[Quoted passage]:
■ ■ ■
Myathropa florea, sometimes referred to as the Yellow-haired Sun Fly or the Batman hoverfly, is a very common European and North African species of hoverfly. Adults may be seen on flowers from May to September. It is of a similar size to the common drone fly (Eristalis tenax), but M. florea is generally more yellow, with two light bands to the thorax, interrupted with a black central smudge. In museum specimens, any yellow colour soon fades to brown after death. Like most species in the tribe Eristalini, M. florea is rather variable in size, shape and colour.

==Description==
For terms see Morphology of Diptera

The species has a wing length of 7–12 mm. Thorax dorsum with a characteristic "skull" black pattern. Abdomen black with yellow patterning. Legs pale and black. The larvae of the species were described and figured by Graham E. Rotheray in 1993.
See references for determination.

==Distribution==
Myathropa florea is found in the Palearctic from Fennoscandia south to Iberia and the Mediterranean basin, and from Ireland eastwards across Europe and Russia. It has been adventive on the Pacific coast of North America since 2005.

==Biology==

Feeding on flowers

They occur in deciduous forests, fen carr, farmland with trees, parks, and gardens.

They visit many different species of flowers, including umbellifers, Castanea, Convolvulus, Crataegus, Chaerophyllum, Euonymus, Filipendula, Hedera, Rhododendron, Rubus, Sambucus, Solidago, Sorbus, and Viburnum opulus.

The flight period is May to October. Larvae feed on bacteria in organic waterlogged detritus, often in the shallow rot holes of tree stumps.
■ ■ ■
Saved data entries:
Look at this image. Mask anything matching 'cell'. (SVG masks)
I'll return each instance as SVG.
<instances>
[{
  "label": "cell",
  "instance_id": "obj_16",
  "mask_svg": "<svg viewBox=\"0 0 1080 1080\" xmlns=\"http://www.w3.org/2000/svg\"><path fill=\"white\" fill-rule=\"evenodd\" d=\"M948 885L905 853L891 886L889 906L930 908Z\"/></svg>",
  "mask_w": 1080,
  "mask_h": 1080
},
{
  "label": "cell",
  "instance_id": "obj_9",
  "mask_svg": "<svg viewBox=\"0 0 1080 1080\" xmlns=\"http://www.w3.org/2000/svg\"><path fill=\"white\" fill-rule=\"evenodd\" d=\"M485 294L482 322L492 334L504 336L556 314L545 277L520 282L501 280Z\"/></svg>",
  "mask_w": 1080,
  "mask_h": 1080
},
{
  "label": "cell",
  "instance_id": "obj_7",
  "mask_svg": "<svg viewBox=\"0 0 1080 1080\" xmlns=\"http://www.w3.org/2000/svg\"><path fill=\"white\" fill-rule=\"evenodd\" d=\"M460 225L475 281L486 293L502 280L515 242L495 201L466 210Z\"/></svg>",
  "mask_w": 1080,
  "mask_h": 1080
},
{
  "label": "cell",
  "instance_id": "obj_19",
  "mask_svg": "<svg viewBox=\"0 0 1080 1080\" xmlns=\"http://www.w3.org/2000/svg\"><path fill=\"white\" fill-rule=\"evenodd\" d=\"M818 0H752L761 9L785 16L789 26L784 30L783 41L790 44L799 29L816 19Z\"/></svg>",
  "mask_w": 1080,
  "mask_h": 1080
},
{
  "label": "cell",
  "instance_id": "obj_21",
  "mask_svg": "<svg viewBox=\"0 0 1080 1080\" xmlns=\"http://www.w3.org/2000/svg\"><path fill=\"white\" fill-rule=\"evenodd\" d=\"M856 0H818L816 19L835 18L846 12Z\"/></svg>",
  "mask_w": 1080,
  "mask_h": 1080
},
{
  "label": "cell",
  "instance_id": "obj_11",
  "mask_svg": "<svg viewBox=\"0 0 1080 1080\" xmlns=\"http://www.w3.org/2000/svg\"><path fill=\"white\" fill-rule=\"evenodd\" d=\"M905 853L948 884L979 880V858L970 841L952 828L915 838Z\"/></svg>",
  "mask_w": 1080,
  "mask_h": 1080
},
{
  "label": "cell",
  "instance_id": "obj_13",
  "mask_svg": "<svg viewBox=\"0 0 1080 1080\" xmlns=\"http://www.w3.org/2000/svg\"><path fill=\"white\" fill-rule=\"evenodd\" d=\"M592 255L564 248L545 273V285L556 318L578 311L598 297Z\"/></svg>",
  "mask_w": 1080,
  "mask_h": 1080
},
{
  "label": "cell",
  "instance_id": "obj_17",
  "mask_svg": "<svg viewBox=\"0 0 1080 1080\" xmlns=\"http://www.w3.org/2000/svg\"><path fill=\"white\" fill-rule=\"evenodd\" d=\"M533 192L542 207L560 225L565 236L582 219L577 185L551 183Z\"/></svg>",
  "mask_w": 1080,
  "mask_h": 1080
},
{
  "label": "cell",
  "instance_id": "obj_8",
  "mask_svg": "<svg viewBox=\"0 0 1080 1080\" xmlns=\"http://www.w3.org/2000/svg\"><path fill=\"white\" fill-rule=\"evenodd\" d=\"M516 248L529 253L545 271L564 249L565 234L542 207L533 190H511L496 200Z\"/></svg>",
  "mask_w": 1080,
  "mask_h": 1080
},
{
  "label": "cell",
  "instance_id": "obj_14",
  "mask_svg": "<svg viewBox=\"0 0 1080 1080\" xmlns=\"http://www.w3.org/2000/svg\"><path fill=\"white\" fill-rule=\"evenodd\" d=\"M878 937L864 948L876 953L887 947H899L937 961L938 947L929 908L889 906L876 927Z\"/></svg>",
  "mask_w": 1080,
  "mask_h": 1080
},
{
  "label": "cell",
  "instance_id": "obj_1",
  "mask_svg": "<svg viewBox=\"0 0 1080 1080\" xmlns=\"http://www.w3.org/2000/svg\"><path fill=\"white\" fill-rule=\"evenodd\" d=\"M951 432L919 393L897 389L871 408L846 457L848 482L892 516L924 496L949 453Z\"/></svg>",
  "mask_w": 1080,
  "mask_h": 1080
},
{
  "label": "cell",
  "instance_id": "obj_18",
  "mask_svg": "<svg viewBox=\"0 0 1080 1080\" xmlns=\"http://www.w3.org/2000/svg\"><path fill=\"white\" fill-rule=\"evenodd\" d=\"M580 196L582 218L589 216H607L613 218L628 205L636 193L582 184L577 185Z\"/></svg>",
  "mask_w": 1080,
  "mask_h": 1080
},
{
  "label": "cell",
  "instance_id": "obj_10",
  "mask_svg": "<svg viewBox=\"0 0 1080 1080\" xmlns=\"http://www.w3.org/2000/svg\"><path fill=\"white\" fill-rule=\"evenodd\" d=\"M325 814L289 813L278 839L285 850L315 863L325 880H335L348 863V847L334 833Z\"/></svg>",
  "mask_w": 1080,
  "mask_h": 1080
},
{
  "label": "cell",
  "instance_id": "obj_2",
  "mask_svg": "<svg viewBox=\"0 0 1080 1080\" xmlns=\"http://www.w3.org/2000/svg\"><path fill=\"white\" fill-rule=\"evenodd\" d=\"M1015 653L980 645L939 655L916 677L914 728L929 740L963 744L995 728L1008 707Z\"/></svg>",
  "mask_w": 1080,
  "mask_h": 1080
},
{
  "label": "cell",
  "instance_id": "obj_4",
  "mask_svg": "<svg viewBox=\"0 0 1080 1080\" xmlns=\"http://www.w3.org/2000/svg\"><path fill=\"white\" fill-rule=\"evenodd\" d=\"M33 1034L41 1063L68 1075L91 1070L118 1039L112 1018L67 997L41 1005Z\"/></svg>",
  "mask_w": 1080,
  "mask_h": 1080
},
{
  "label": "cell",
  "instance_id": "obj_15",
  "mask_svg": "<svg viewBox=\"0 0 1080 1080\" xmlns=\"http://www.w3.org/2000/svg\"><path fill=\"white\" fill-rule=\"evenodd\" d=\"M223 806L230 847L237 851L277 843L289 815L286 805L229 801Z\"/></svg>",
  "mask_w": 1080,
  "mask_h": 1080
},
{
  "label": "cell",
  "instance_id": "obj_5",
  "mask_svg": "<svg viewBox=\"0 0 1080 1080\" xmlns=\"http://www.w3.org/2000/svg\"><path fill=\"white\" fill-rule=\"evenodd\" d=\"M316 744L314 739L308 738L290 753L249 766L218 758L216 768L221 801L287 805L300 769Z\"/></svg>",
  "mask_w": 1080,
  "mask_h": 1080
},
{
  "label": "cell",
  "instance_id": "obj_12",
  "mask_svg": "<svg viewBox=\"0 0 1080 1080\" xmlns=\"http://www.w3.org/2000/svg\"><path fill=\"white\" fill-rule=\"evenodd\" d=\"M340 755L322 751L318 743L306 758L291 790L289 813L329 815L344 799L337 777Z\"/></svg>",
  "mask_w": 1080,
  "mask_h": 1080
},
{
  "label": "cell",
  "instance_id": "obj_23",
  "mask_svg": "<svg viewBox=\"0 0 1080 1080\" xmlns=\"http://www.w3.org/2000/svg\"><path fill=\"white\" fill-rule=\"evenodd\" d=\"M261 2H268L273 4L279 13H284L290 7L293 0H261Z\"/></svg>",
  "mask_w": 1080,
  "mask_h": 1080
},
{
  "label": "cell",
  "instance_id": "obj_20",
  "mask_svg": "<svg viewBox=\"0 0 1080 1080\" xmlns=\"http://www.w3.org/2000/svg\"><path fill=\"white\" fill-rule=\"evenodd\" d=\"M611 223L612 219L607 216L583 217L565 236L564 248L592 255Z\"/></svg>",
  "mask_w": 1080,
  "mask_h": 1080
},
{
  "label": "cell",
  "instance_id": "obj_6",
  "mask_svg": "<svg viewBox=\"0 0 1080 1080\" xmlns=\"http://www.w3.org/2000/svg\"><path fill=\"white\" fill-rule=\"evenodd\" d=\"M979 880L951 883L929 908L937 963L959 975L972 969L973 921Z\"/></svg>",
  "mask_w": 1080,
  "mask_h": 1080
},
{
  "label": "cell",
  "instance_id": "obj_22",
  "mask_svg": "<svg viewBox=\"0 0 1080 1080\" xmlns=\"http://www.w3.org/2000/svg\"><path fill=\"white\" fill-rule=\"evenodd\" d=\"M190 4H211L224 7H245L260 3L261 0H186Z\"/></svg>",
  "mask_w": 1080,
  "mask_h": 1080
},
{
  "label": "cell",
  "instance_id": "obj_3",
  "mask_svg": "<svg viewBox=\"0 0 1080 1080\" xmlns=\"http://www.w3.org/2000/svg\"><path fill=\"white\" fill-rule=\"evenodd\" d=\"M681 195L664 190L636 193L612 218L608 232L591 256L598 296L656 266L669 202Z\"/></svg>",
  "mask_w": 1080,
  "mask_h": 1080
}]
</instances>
■ ■ ■
[Required tasks]:
A – Copy the part of the hoverfly article that runs from "See references for" to "parks, and gardens.".
B – Answer these questions using the hoverfly article:
(i) What is the wing length of the species?
(ii) Since what year has it been adventive on the Pacific coast of North America?
(iii) What do the larvae feed on?
C – List every habitat that the hoverfly article says the species occurs in.
The data entries above were taken from a separate source.

[Task solutions]:
A –
See references for determination.

==Distribution==
Myathropa florea is found in the Palearctic from Fennoscandia south to Iberia and the Mediterranean basin, and from Ireland eastwards across Europe and Russia. It has been adventive on the Pacific coast of North America since 2005.

==Biology==

Feeding on flowers

They occur in deciduous forests, fen carr, farmland with trees, parks, and gardens.

B –
(i) 7–12 mm
(ii) 2005
(iii) Bacteria in organic waterlogged detritus

C – Deciduous forests, fen carr, farmland with trees, parks, gardens